Start of Block

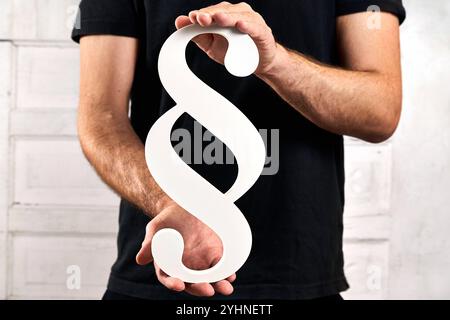 Bayern, Deutschland - 12. November 2024: Person mit einem Absatzschild. Symbol für Gesetze, Gesetzesänderungen, neue Gesetzesentwürfe und Gesetzesentwürfe in Deutschland. *** Person hält ein Paragraf-Zeichen. Symbol für Gesetzte, Gesetzesänderungen, neue Gesetzesentwürfe und Beschlüsse rund um das Gesetz in Deutschland. Stockfoto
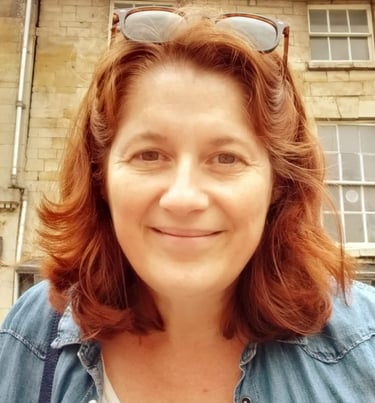 a head shot of the owner of Kemend wearing sunglasses on the top of her head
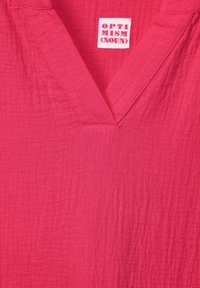 Tissu en coton rose avec une finition texturée, présentant un décolleté en V et une étiquette blanche avec "OPTIMISME (NOM)" imprimé en lettres rouges en gras.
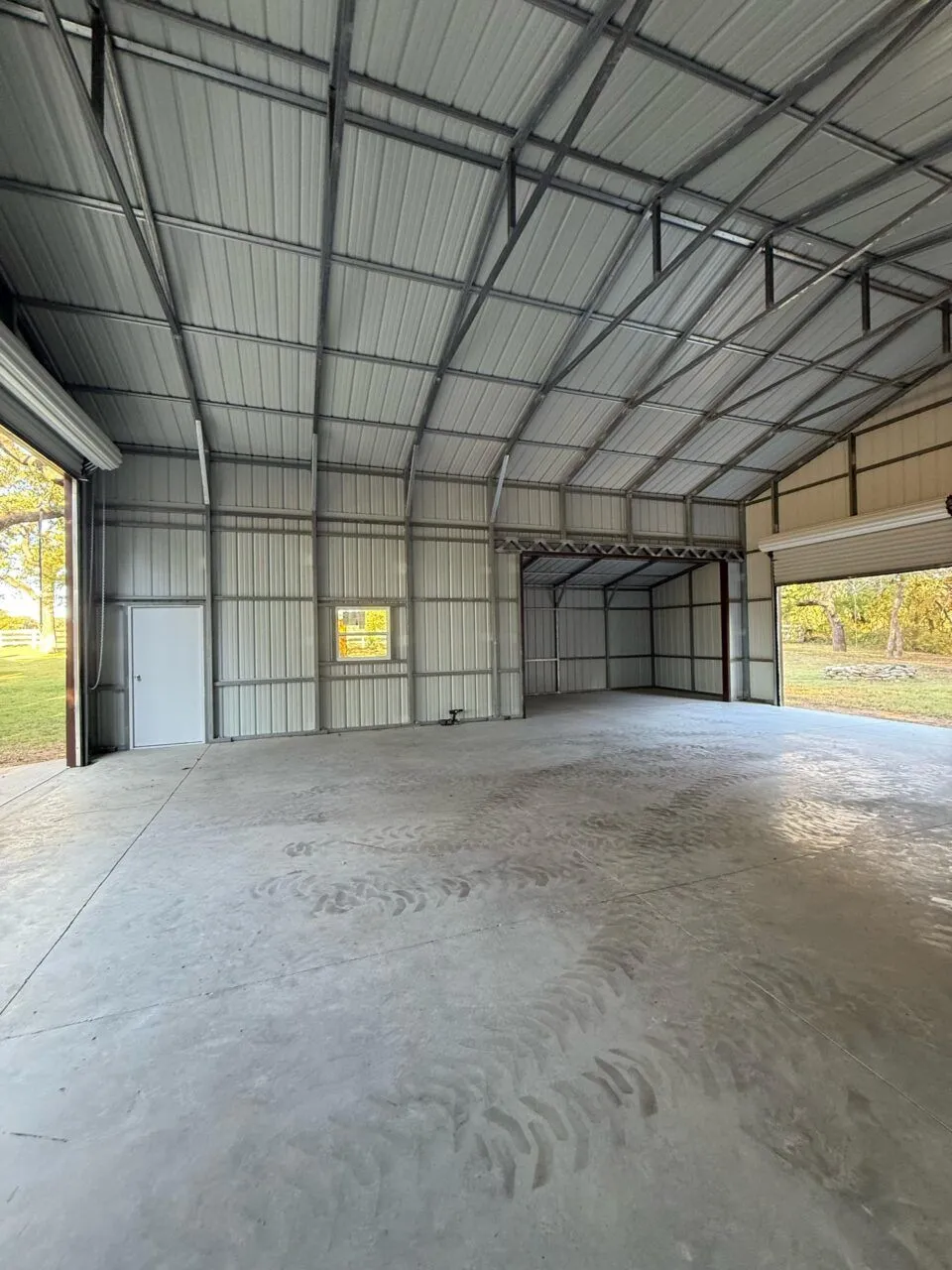 30x40 Metal Garage with Cedar Lean-to Posts in Weatherford, TX. 30x40 Metal Garage with Cedar Lean-to Posts in Weatherford, TX.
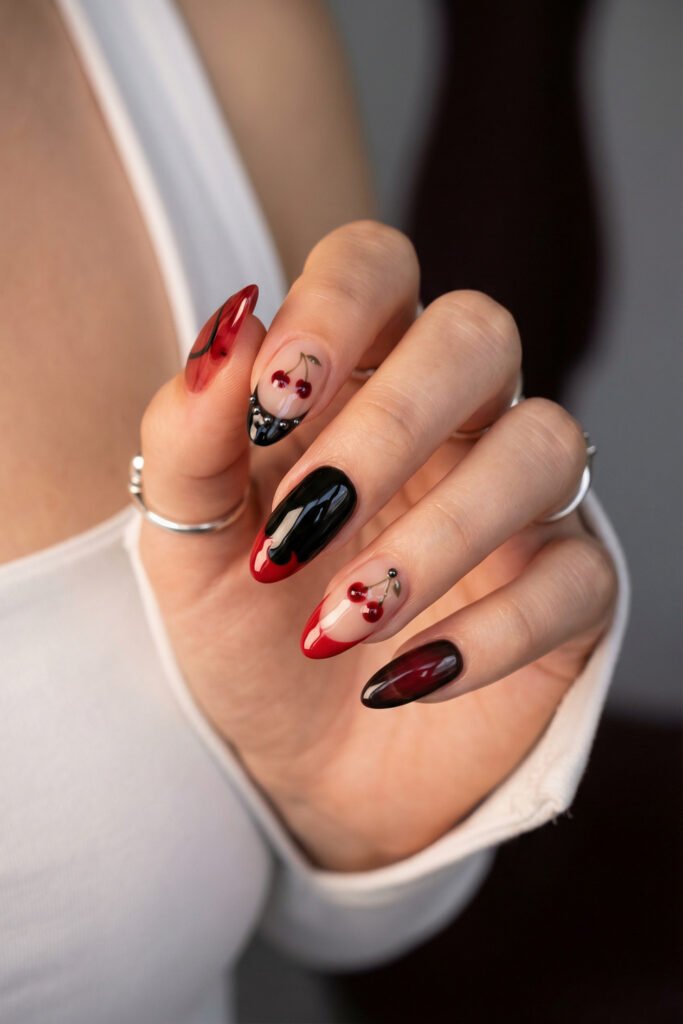 Black and Red Nails for a Bold, Polished Look 7 Hand with silver rings showing glossy almond nails in black red and nude featuring cherry art and a beaded accent on one French tip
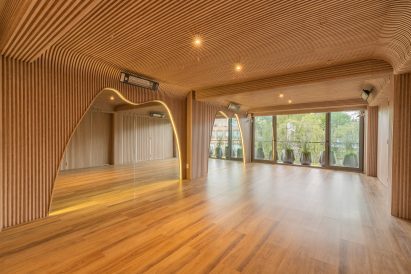 The exercise space at Align Studio is wrapped in oak slats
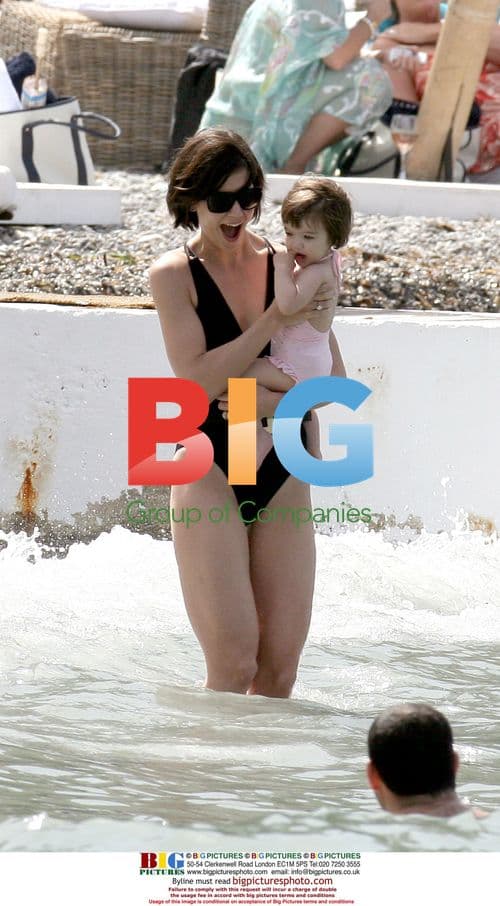 Katie Holmes and Suri swim in the Mediterranean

End of Block

■ Work instructions
Write every entry out again exactly, images omitted.

■ The answer
 Bayern, Deutschland - 12. November 2024: Person mit einem Absatzschild. Symbol für Gesetze, Gesetzesänderungen, neue Gesetzesentwürfe und Gesetzesentwürfe in Deutschland. *** Person hält ein Paragraf-Zeichen. Symbol für Gesetzte, Gesetzesänderungen, neue Gesetzesentwürfe und Beschlüsse rund um das Gesetz in Deutschland. Stockfoto
 a head shot of the owner of Kemend wearing sunglasses on the top of her head
 Tissu en coton rose avec une finition texturée, présentant un décolleté en V et une étiquette blanche avec "OPTIMISME (NOM)" imprimé en lettres rouges en gras.
 30x40 Metal Garage with Cedar Lean-to Posts in Weatherford, TX. 30x40 Metal Garage with Cedar Lean-to Posts in Weatherford, TX.
 Black and Red Nails for a Bold, Polished Look 7 Hand with silver rings showing glossy almond nails in black red and nude featuring cherry art and a beaded accent on one French tip
 The exercise space at Align Studio is wrapped in oak slats
 Katie Holmes and Suri swim in the Mediterranean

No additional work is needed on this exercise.